Grandma Frida spun toward me. If looks could burn, we’d all be incinerated.
“Mad Rogan’s arson guys said someone mixed a military-grade antipersonnel compound with some gasoline and applied a heat source to it.”
“Mad Rogan?” Bern asked.
At the table Leon suddenly came to life and put his phone down. “Mad Rogan?”
“Mad Rogan had nothing to do with the arson,” I said.
“How do you know?” Leon asked.
“I know,” I said. “I asked. I monitored his experts too, and they weren’t lying.”
“Mad Rogan was here?” Leon pointed at the table. “Here? And nobody told me?”
“A thousand pardons, Your Majesty,” Arabella said. “Everybody was too busy trying to save Grandma.”
Leon ignored her. “Did he do anything while he was here?”
“He cut down the garage door,” I told him.
Leon jumped off his seat like his butt had springs.
“Sit,” Mother said.
He landed back in the chair. Apparently my younger cousin was a secret Mad Rogan fan.
“How sure are you that this was done by Adam Pierce?” Mother asked.
“I’m pretty sure,” I said. “I’ll be one hundred percent sure after I ask him face-to-face.”
My mother put a small box on the table. Ten orange pills rested inside. “So find him and ask.”
“I’d like nothing better.” I swiped the pillbox off the table. Looked like I would be going to the bad part of town tonight. It was just past three o’clock. Plenty of time before it got dark. “I might have to get backup. The kind you won’t like.”
“Do whatever you have to do,” my mother said.
“Better you get Pierce, than us,” Grandma Frida said. “Because if Pierce shows up here again, we won’t be playing around.”
“After we’re done, we’ll put what’s left of him into a plastic grocery bag and you can take it to his family,” Mother promised. “And Nevada?
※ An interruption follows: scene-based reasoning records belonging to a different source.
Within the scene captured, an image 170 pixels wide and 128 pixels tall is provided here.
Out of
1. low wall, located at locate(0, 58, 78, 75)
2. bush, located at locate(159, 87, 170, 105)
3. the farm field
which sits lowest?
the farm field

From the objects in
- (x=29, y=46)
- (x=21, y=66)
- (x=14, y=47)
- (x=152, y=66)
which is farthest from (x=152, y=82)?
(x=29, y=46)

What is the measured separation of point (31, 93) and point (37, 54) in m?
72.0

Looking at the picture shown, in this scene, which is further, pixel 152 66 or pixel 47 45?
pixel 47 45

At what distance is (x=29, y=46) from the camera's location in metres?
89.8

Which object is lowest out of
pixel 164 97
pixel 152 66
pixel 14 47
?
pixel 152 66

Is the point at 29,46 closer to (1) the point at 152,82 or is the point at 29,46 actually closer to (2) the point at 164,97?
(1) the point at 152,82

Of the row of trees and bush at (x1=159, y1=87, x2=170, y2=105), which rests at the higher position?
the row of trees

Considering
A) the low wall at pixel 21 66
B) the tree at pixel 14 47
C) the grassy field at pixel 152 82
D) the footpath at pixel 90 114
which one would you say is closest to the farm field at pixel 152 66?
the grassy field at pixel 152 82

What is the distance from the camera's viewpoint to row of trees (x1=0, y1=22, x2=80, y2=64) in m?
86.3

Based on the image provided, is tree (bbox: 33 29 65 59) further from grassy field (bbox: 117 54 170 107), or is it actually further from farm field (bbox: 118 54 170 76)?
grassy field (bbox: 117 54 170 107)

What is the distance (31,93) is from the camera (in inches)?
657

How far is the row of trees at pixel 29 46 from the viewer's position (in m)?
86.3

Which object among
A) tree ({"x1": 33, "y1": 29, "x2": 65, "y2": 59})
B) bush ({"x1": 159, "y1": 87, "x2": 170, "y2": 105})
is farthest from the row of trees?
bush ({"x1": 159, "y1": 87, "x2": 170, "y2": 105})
If you’re even thinking of beating yourself up over what happened, forget it.”
“You were doing your job,” Grandma Frida said. “You didn’t cause this to happen. They started it, whoever they are. They will regret it, because we will finish it.”
“Thank you.” It didn’t kill the guilt, but right now guilt wasn’t as important as finding Adam and finding out if he was responsible.
I headed out of the room. I’d need to get my Ruger.
Behind me, Mom said, “Let’s talk about safety. Nobody goes anywhere alone . . .”
I went to the cage, unlocked it, and took out my P90. The pills were for Bug. It was barely three in the afternoon, but I’d need backup to go see Bug, even in daylight. Bug lived in Jersey Village, or, as it was better known, the Pit. I could call one of the freelancers except that right now most of them ran from us like we were on fire. It would also cost me an arm and a leg. Going into the Pit was bad for your health.
I split the pills, putting seven into a plastic bag and three in the jar to take with me. I might need to go see Bug more than once. Three would do for the first visit.
There was one person who could give me all the backup I needed and then some. I scrolled through my phone to Mad Rogan’s number. This was insanity, but the stakes had changed. Before, Adam was just talking. Now there was a chance he’d turned violent. If he had tried to burn my grandmother to death, nothing would stop him from incinerating me the moment I said something he didn’t like. And if I did find Adam Pierce, I had no way in hell to contain him.
I hesitated with my finger over the number.
This was a bad idea. Mad Rogan was violent, ruthless, and brutal. All of the things I normally avoided in my job. I had a feeling he had no brakes, and that scared me. If he went off the rails and started slaughtering people, there was very little I could do about it. I didn’t want to be responsible for any deaths. Nor did I want to be left holding the bag when the dust from his rampage cleared and cops came asking questions. He had expensive lawyers. I didn’t.